かわら版 No.1192 『危機管理能力』
2019/10/018月25日に執行された埼玉県知事選は、野党勢力が支援した前参院議員の大野元裕氏が当選しました。いい候補者を擁立し各党が一丸となって戦えば、1強を倒すことができることを証明した選挙でした。9月25日、その大野新知事の勝利を祝うとともに、10月27日投開票の参院埼玉選挙区補選に立候補する上田清司前知事を激励する小宴に参加しました。
自ずと猛威をふるった台風15号への対応も話題になりました。4期16年にわたり知事を務めた上田氏は、台風が近づくと予定していた会食などは早めに退席し、いざという時の陣頭指揮に備え緊張感をもって待機していたと、述懐されていました。
被害が大きく広がりつつある時に内閣改造を行い、防災服ではなく燕尾服を着ていた人たちとは心構えが違います。東京電力には不眠不休を要求しながら、初動で遅れた上、果敢にリーダーシップをふるった形跡もない千葉県知事には爪の垢を煎じて飲んでほしいものです。

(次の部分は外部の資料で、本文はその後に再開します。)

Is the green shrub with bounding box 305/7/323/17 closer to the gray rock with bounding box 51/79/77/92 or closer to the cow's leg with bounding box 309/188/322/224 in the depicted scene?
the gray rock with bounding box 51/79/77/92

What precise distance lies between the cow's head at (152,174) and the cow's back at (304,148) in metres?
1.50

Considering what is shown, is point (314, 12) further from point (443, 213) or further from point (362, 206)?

大野新知事も就任早々から、台風15号や豚コレラなどの対策に追われています。まるで彼の資質や能力を試すかのようです。でも、見事に県政のトップとして采配を振るっています。さすがです。
大野氏は元々外務省の調査員・書記官として活躍した中東問題の専門家です。首都大学東京で危機管理の講師を務めたこともあります。2010年の参院選で初当選しますが、その2年後には野田内閣の防衛大臣政務官に就任します。この抜擢はズバリ的中します。
2012年12月21日、私は安全保障会議を開き、PKO協力法に基づきシリアとイスラエルの国境にあるゴラン高原に派遣していた自衛隊の撤収を決めました。私が総理の座を降りる1週間前の政治判断でした。約17年も続いてきた自衛隊PKOを総選挙で敗れた死に体内閣が終止符を打っていいものか、率直に言って迷いもありました。

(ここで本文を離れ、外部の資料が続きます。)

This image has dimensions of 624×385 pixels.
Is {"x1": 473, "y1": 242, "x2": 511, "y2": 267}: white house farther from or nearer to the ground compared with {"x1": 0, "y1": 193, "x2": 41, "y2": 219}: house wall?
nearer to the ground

最も大きな判断材料となったのは、大野政務官の冷静な分析に基づく進言でした。シリア内戦の激化で治安が悪化し、隊員の安全確保ができない可能性が高まっていたのです。翌年、国連のPKO要員が拘束されたり、人質となったりする事案が続発しましたので、わが国の自衛隊員の血が流れるかもしれないという危機を回避するための間一髪の決断となりました。

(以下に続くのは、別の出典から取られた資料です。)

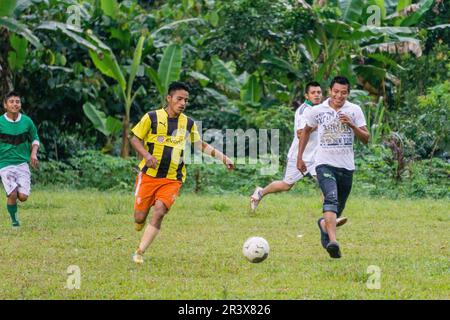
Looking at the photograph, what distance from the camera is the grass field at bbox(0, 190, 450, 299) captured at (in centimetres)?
827

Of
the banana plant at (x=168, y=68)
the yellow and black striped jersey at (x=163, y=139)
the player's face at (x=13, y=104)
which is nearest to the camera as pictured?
the yellow and black striped jersey at (x=163, y=139)

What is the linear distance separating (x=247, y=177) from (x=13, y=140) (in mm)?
6535

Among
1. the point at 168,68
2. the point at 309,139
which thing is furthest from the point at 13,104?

大野新知事は上田県政を引き継ぐだけではなく、危機管理のプロとしての手腕も注目されるようになるでしょう。自然災害、感染症、テロなど、どのような不測の事態が発生するかわかりません。「想定外」という言い訳はもはや通用しません。国のみならず、自治体のリーダーにも危機管理能力が厳しく問われる時代になりました。有権者も確かな人を確かな目で選ばなければなりません。